Tuesday, September 14, 2004

Cooking's A Drag!

A friend passed along this article (from Phoenix's own Arizona Republic) about a cooking show (a "quirky" one, no less) featuring drag queens, celebrity guests and all on an Air Stream set! Well, the pilot show has William Shatner. I just hope he doesn't land up singing. At least something other than pollution problems and major urban sprawl has come outta the Valley of the Sun.

'Drag' cooks up a market

Erica Sagon
Arizona Business Gazette
Sept. 9, 2004 12:00 AM

Hanging on the wall in the offices of Green Couch Productions is a map of the United States with push pins pricking Los Angeles, San Francisco, Chicago, New York City and roughly 130 other cities.

Each pin is a spot where the TV production and advertising company's quirky cooking show featuring drag queens and celebrity guests will be aired this fall. You won't find the show in Phoenix, though, where Green Couch is based and the show is produced.

That doesn't surprise, or bother, the show's creator, Scott Weiner. His only goal was to get it on the air, anywhere.

Set in a kitschy kitchen of an Airstream trailer home, Cooking's a Drag follows a sassy drag queen's quest to make cooking fun, funny and fashionable. Celebrity guests help whip up dishes like no-bake cheesecake and burgoo in front of a live audience.

Green Couch will film eight episodes later this month, but it will need to come up with $1.5 million to $3 million to cover a season's worth of shows, which is 26 episodes. For the first eight shows, Weiner has booked celebrities including Erik Estrada, Gena Lee Nolinand Dennis Rodman.

Weiner has already doled out $500,000 to cast and film a couple of pilot shows. He tapped private investors, venture capital firms, product placement sponsors and wealthy arts advocates.

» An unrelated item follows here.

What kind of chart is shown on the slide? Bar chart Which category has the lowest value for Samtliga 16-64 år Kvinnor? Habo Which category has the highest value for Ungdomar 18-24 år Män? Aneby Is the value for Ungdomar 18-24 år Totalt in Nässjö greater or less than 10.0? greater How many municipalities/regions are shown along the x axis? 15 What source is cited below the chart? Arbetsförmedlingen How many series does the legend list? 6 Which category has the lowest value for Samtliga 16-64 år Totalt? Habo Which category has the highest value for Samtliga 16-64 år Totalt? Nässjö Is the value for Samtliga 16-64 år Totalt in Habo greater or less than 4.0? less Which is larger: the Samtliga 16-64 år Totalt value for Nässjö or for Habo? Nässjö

A Phoenix-based syndication company has sold the show to stations reaching 65 percent of the country. That's not bad for getting the pilot - featuring William Shatner - in June, said Diana Foster, co-founder of Coyote TV in Phoenix, which is distributing the show. Still, 75 percent coverage is needed to hit the show's break-even point.

But Green Couch could rake in maybe millions of dollars if it sells its show to a cable network. That would be a big boon for the small company, which is made up of five people who work at a funky, urban building in downtown Phoenix. The building houses about a dozen creative companies - nearly all of which have had a hand in Cooking's a Drag.

But turning over Cooking's a Drag to VH1, the Food Network or A&E would force Weiner to give up more control of the show compared to going the syndication route.

"We're completely happy either way," Weiner said. "We're trying to retain the most control of the project creatively and keep our sanity."

Cooking's a Drag is company's most fun project, said Weiner, who runs Green Couch with his partner Troy Gregurich. But it has gobbled up the most of the small company's resources, and TV production is not all they do. Weiner transformed his business into an advertising agency while he waited for his cooking show to take off.

The chances seemed bleak 4 ½ years ago, when Weiner was armed with just a shoddy 5-minute pilot shot inside a Maytag store at Tatum Boulevard and Thunderbird Road.

"At that point, I was laughed at," Weiner said. "I was told no advertisers would want to be a part of this."

The turning point came at a national convention in Las Vegas where producers pitch their shows to TV executives. There, he learned that if the recipe for success calls for knowing someone in the industry, a good substitute is to do something crazy.

The company held a casting call for a host at the convention, and about 100 drag queens showed up to preen for Green Couch's cameras.

"The turnout was amazing, and we just stopped traffic at this convention," Weiner said.

The stunt caught the attention of network executives and The Tonight Show With Jay Leno, which taped the parade of drag queens for a later show.

Foster, who distributes the show, said Phoenix TV executives aren't interested in Cooking's a Drag, yet.

"Its not their cup of tea," Foster said. But if the show does take off, "somebody in this market is going to say, 'Why didn't I pick that up?'"

Weiner said the show's success could be a win for Phoenix.

"This is our opportunity to put us on the map as a city that has real national television production coming out of it," Weiner said. "It's time for Phoenix."